RECORDS FOR THE TASK -
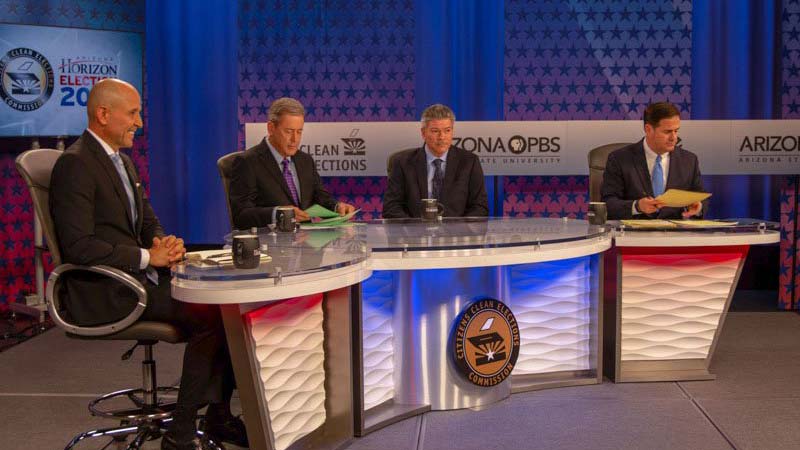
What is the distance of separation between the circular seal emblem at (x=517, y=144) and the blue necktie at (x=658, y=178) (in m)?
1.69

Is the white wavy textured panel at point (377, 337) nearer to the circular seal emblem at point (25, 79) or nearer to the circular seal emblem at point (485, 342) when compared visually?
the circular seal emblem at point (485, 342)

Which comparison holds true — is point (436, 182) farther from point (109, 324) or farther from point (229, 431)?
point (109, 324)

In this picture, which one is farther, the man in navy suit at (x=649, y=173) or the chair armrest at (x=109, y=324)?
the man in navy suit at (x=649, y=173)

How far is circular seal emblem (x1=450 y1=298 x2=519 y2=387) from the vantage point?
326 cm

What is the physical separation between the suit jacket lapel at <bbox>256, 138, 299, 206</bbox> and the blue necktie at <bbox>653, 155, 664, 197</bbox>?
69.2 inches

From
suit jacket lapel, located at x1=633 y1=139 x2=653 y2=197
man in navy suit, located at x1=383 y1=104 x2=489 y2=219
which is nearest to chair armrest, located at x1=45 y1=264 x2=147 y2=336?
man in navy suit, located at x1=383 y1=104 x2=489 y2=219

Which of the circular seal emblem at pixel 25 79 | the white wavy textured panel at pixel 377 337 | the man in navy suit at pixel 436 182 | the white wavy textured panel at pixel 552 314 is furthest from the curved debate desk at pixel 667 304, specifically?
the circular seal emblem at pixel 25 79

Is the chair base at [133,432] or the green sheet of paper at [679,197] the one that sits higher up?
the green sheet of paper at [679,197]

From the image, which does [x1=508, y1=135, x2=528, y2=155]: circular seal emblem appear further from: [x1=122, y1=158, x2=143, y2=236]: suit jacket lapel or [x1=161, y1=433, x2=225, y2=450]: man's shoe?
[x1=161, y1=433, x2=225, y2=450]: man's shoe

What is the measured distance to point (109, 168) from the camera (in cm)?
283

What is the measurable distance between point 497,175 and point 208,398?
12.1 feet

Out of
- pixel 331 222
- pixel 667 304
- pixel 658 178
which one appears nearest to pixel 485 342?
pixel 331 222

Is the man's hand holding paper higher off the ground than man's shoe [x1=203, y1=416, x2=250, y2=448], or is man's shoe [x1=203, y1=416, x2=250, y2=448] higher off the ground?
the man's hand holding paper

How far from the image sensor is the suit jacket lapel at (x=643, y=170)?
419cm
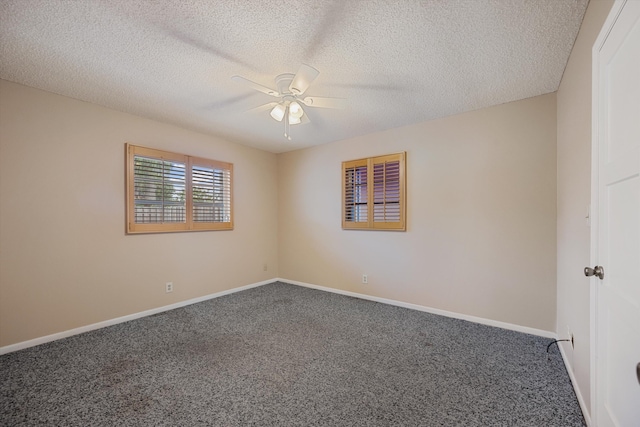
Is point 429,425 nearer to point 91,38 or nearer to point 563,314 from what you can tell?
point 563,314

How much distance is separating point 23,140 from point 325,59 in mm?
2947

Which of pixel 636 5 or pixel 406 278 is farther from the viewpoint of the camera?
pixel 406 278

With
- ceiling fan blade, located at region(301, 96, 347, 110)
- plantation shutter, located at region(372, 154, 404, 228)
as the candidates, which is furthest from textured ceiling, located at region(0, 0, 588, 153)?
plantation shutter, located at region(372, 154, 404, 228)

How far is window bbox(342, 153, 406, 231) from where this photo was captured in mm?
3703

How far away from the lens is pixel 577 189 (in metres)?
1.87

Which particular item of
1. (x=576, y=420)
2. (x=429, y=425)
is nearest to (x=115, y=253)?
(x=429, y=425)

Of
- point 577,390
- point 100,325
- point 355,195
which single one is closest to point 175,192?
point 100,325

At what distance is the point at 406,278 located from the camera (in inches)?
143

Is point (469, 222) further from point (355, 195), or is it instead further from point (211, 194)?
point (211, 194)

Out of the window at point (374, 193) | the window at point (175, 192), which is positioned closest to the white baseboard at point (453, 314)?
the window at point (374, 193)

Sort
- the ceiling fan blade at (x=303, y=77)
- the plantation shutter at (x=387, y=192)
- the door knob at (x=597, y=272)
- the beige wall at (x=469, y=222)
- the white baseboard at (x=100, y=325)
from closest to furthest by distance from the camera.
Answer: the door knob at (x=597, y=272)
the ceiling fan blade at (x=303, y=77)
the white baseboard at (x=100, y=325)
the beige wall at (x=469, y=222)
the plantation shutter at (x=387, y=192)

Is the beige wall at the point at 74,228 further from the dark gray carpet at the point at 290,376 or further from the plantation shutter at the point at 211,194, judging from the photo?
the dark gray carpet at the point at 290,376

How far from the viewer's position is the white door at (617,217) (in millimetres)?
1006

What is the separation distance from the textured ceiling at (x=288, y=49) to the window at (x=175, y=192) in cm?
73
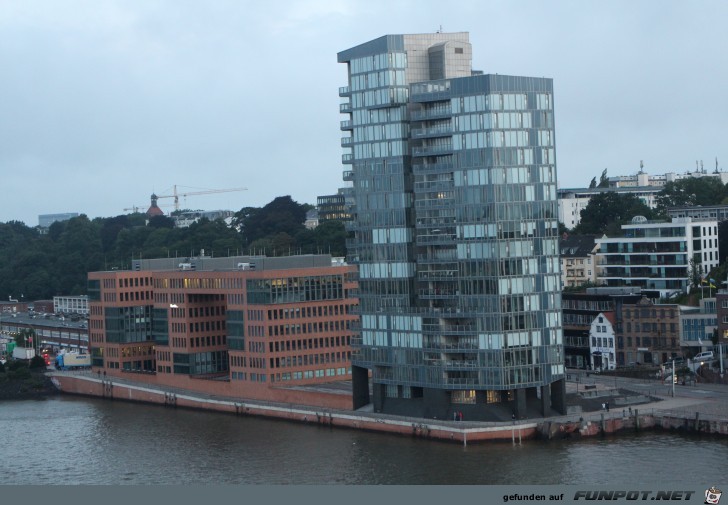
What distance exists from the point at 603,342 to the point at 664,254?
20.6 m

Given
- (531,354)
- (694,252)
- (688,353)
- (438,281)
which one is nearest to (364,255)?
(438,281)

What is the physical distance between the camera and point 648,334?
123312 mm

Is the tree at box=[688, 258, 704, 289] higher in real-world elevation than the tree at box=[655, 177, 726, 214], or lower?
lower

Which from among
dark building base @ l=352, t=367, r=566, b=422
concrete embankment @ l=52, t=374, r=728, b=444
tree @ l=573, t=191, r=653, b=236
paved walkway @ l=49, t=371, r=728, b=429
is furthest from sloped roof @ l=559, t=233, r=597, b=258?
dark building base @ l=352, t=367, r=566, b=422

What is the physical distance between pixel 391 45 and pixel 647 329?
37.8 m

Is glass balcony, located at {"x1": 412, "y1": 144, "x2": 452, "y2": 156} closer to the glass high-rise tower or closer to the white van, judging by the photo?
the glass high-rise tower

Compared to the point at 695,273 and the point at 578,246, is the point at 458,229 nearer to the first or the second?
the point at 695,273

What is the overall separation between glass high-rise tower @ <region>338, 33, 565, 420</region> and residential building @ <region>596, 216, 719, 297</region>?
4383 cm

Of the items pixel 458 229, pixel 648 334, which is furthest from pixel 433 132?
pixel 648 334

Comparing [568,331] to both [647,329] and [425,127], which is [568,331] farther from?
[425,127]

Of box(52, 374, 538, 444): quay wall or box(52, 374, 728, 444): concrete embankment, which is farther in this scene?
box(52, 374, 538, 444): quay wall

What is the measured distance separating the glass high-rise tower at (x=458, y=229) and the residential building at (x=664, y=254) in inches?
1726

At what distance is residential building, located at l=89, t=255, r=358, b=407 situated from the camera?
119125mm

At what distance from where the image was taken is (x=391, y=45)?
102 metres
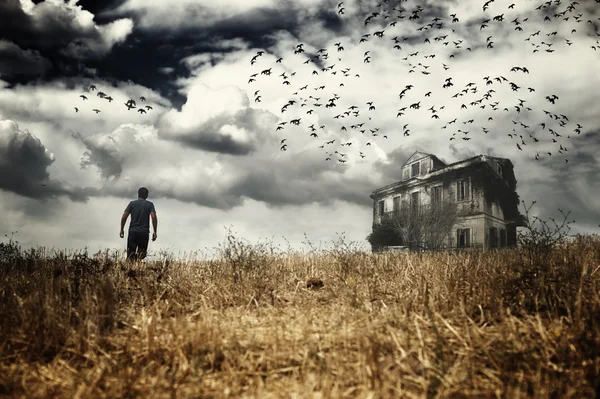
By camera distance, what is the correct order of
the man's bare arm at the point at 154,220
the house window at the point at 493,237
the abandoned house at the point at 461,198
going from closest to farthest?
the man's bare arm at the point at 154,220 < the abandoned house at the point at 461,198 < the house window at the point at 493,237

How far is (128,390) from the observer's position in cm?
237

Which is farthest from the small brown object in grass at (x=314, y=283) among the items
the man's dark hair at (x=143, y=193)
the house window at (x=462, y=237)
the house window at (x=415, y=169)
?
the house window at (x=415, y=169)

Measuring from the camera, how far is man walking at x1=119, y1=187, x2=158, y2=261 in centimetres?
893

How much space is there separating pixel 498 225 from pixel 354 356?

GIVEN TASK -
Exactly and only the lines from the line containing "How far is (128,390)" through the last line of the entries should be copied, both ends included.

COMPLETE OUTPUT -
How far is (128,390) from the observer's position in cm?
237

Which is farthest from the small brown object in grass at (x=314, y=283) among the items
the man's dark hair at (x=143, y=193)
the house window at (x=462, y=237)
the house window at (x=415, y=169)
?
the house window at (x=415, y=169)

Measuring from the camera, how far is man walking at x1=119, y1=187, x2=158, y2=261 in centimetres?
893

How much space is there separating pixel 498 225 from pixel 354 356?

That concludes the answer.